- THE REQUEST: Print the whole listing below word for word, leaving out the pictures.

- INPUT FOR THIS TASK:
━━━━

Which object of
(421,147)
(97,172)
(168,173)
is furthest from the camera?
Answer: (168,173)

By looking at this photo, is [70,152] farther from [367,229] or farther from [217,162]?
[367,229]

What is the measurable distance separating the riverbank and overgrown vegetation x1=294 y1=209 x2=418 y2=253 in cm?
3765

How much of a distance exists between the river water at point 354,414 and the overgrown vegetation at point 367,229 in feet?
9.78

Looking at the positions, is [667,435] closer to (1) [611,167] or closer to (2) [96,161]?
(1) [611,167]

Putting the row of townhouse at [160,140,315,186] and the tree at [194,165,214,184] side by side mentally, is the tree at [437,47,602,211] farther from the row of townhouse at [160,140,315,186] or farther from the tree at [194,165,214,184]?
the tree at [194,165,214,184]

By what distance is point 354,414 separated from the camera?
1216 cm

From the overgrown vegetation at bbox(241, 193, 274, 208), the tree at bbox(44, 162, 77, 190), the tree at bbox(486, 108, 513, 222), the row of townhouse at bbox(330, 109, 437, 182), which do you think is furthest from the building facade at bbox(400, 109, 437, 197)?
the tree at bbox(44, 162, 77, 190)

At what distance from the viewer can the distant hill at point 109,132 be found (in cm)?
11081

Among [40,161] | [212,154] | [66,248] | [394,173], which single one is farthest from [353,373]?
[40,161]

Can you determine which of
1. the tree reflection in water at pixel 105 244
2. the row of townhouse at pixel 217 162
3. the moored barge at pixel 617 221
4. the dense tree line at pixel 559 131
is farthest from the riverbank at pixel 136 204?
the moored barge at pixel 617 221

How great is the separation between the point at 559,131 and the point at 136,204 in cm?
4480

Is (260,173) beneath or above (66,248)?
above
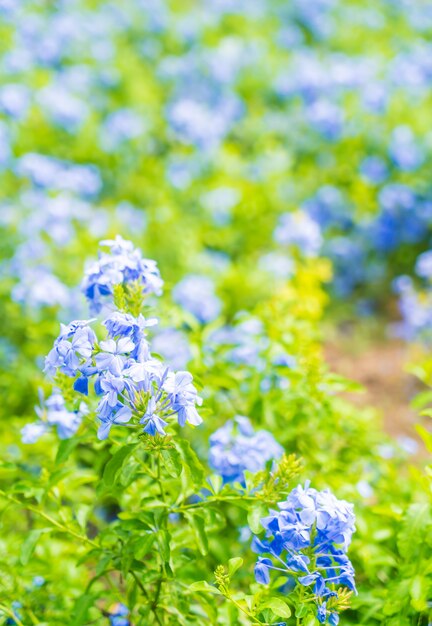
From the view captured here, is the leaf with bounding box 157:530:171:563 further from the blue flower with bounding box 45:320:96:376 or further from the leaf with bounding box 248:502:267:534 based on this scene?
the blue flower with bounding box 45:320:96:376

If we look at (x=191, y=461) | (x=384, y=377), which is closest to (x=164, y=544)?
(x=191, y=461)

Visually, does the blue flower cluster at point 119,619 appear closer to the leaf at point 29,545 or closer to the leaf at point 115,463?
the leaf at point 29,545

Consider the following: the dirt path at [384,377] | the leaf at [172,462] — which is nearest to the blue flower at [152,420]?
the leaf at [172,462]

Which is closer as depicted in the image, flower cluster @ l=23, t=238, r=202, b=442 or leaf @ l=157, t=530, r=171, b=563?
flower cluster @ l=23, t=238, r=202, b=442

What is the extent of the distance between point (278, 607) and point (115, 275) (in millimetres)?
796

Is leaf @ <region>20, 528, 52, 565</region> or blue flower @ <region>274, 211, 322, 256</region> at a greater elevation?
blue flower @ <region>274, 211, 322, 256</region>

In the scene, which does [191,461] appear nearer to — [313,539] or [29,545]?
[313,539]

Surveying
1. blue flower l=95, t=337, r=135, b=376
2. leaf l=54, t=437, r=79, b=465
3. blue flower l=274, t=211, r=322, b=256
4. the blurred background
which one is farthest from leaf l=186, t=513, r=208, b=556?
blue flower l=274, t=211, r=322, b=256

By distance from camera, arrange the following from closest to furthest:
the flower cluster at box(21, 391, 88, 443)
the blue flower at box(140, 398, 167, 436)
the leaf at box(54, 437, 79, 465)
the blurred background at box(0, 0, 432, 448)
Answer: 1. the blue flower at box(140, 398, 167, 436)
2. the leaf at box(54, 437, 79, 465)
3. the flower cluster at box(21, 391, 88, 443)
4. the blurred background at box(0, 0, 432, 448)

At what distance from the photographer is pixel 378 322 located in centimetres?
408

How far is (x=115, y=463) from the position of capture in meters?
1.54

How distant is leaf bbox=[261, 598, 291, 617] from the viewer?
1.46m

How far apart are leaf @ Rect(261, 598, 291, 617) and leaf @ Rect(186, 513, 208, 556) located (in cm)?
20

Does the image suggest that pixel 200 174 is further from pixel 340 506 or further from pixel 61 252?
pixel 340 506
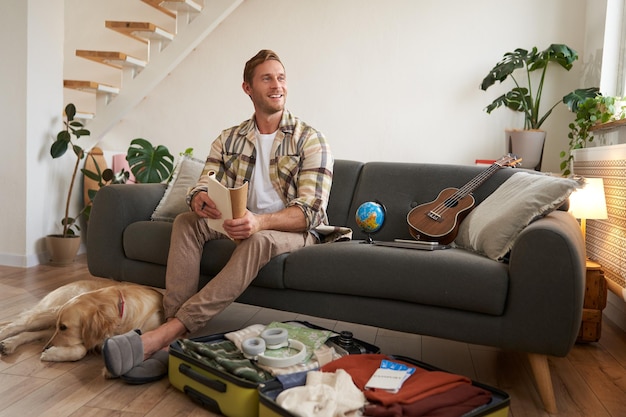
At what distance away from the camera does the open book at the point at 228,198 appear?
6.95 ft

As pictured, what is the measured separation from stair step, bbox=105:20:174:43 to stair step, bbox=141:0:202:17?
186mm

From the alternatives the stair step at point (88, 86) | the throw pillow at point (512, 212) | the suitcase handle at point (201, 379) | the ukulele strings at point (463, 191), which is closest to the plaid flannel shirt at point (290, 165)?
the ukulele strings at point (463, 191)

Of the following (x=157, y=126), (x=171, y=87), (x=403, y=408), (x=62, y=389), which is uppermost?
(x=171, y=87)

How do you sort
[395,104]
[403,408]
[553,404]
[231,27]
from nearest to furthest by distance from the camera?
1. [403,408]
2. [553,404]
3. [395,104]
4. [231,27]

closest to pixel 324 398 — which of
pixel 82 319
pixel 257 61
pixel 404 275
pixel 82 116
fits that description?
pixel 404 275

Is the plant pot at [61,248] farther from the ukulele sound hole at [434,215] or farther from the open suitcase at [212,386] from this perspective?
the ukulele sound hole at [434,215]

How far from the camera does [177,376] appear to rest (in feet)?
6.21

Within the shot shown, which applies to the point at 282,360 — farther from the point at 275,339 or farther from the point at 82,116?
the point at 82,116

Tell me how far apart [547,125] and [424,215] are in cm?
221

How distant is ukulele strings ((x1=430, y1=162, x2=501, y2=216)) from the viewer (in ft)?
8.32

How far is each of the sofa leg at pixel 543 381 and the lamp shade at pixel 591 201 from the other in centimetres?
104

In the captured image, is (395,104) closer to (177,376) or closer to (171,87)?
(171,87)

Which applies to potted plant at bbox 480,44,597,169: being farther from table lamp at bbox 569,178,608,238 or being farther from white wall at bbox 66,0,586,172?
table lamp at bbox 569,178,608,238

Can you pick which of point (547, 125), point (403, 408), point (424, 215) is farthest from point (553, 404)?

━━━━

- THE RESULT:
Which object of
(421,147)
(97,172)
(168,173)
is furthest from the camera?
Answer: (168,173)

By looking at this photo, is [70,152] farther from [367,229] or farther from [217,162]?
[367,229]

What is the measurable distance separating the riverbank and overgrown vegetation x1=294 y1=209 x2=418 y2=253 in cm?
3765

How much of a distance exists between the river water at point 354,414 and the overgrown vegetation at point 367,229 in feet?
9.78

Looking at the positions, is [667,435] closer to (1) [611,167] or closer to (2) [96,161]?
(1) [611,167]

Putting the row of townhouse at [160,140,315,186] and the tree at [194,165,214,184] side by side mentally, is the tree at [437,47,602,211] farther from the row of townhouse at [160,140,315,186] or farther from the tree at [194,165,214,184]?
the tree at [194,165,214,184]

By what distance is point 354,414 separated from the camera?
1216 cm

From the overgrown vegetation at bbox(241, 193, 274, 208), the tree at bbox(44, 162, 77, 190), the tree at bbox(486, 108, 513, 222), the row of townhouse at bbox(330, 109, 437, 182), which do you think is furthest from the building facade at bbox(400, 109, 437, 197)?
the tree at bbox(44, 162, 77, 190)

At what distance from the viewer can the distant hill at point 109,132 be found (in cm)?
11081

Among [40,161] | [212,154] | [66,248] | [394,173], which single one is farthest from [353,373]?
[40,161]

Can you determine which of
1. the tree reflection in water at pixel 105 244
2. the row of townhouse at pixel 217 162
3. the moored barge at pixel 617 221
4. the dense tree line at pixel 559 131
is farthest from the riverbank at pixel 136 204?
the moored barge at pixel 617 221

How great is the separation between the point at 559,131 and the point at 136,204 in cm?
4480

Is (260,173) beneath or above (66,248)?
above
From the view captured here, is the leaf with bounding box 157:530:171:563 further from the blue flower with bounding box 45:320:96:376 or further from the leaf with bounding box 248:502:267:534 based on this scene?
the blue flower with bounding box 45:320:96:376

If we look at (x=191, y=461) | (x=384, y=377), which is closest to (x=164, y=544)?
(x=191, y=461)

Visually, does the blue flower cluster at point 119,619 appear closer to the leaf at point 29,545 or closer to the leaf at point 115,463?
the leaf at point 29,545

Consider the following: the dirt path at [384,377] | the leaf at [172,462] — which is nearest to the blue flower at [152,420]?
the leaf at [172,462]

Which is closer as depicted in the image, flower cluster @ l=23, t=238, r=202, b=442 or leaf @ l=157, t=530, r=171, b=563?
flower cluster @ l=23, t=238, r=202, b=442

What is the extent of the distance between point (278, 607) and point (115, 275) (in millimetres)?
796

Is leaf @ <region>20, 528, 52, 565</region> or blue flower @ <region>274, 211, 322, 256</region> at a greater elevation?
blue flower @ <region>274, 211, 322, 256</region>

In the scene, which does [191,461] appear nearer to — [313,539] or [29,545]?
[313,539]

Surveying
1. blue flower l=95, t=337, r=135, b=376
2. leaf l=54, t=437, r=79, b=465
3. blue flower l=274, t=211, r=322, b=256
4. the blurred background
which one is farthest from leaf l=186, t=513, r=208, b=556?
blue flower l=274, t=211, r=322, b=256

By distance from camera, arrange the following from closest to furthest:
the flower cluster at box(21, 391, 88, 443)
the blue flower at box(140, 398, 167, 436)
the leaf at box(54, 437, 79, 465)
the blurred background at box(0, 0, 432, 448)
Answer: 1. the blue flower at box(140, 398, 167, 436)
2. the leaf at box(54, 437, 79, 465)
3. the flower cluster at box(21, 391, 88, 443)
4. the blurred background at box(0, 0, 432, 448)

At what distance from the photographer is pixel 378 322 located in centimetres?
408

How far is (x=115, y=463) from the position of capture in meters?
1.54

How distant is leaf bbox=[261, 598, 291, 617] from the viewer?
1.46m

How far apart are leaf @ Rect(261, 598, 291, 617) and leaf @ Rect(186, 513, 208, 556) located (in cm)?
20

Does the image suggest that pixel 200 174 is further from pixel 340 506 or further from pixel 61 252?
pixel 340 506
At what distance away from the camera does the open book at the point at 228,198 appear?
6.95 ft

As pictured, what is the measured separation from stair step, bbox=105:20:174:43 to stair step, bbox=141:0:202:17?
186mm

From the alternatives the stair step at point (88, 86) | the throw pillow at point (512, 212) | the suitcase handle at point (201, 379) | the ukulele strings at point (463, 191), which is closest to the plaid flannel shirt at point (290, 165)?
the ukulele strings at point (463, 191)

Of the following (x=157, y=126), (x=171, y=87), (x=403, y=408), (x=62, y=389), which is uppermost?
(x=171, y=87)

How do you sort
[395,104]
[403,408]
[553,404]
[231,27]
from nearest to furthest by distance from the camera?
1. [403,408]
2. [553,404]
3. [395,104]
4. [231,27]

closest to pixel 324 398 — which of
pixel 82 319
pixel 257 61
pixel 404 275
pixel 82 116
fits that description?
pixel 404 275

Is the plant pot at [61,248] farther from the ukulele sound hole at [434,215] or farther from the open suitcase at [212,386] from this perspective?
the ukulele sound hole at [434,215]

How far from the camera does [177,376] appear to rest (in feet)?
6.21

Within the shot shown, which applies to the point at 282,360 — farther from the point at 275,339 or farther from the point at 82,116?
the point at 82,116

Tell me how far apart [547,125] and [424,215] are in cm?
221

How distant is ukulele strings ((x1=430, y1=162, x2=501, y2=216)) from the viewer (in ft)?
8.32

How far is each of the sofa leg at pixel 543 381 and the lamp shade at pixel 591 201 from the other in centimetres?
104

In the captured image, is (395,104) closer to (177,376) or closer to (171,87)?
(171,87)

Which applies to potted plant at bbox 480,44,597,169: being farther from table lamp at bbox 569,178,608,238 or being farther from white wall at bbox 66,0,586,172?
table lamp at bbox 569,178,608,238

Can you pick which of point (547, 125), point (403, 408), point (424, 215) is farthest from point (553, 404)?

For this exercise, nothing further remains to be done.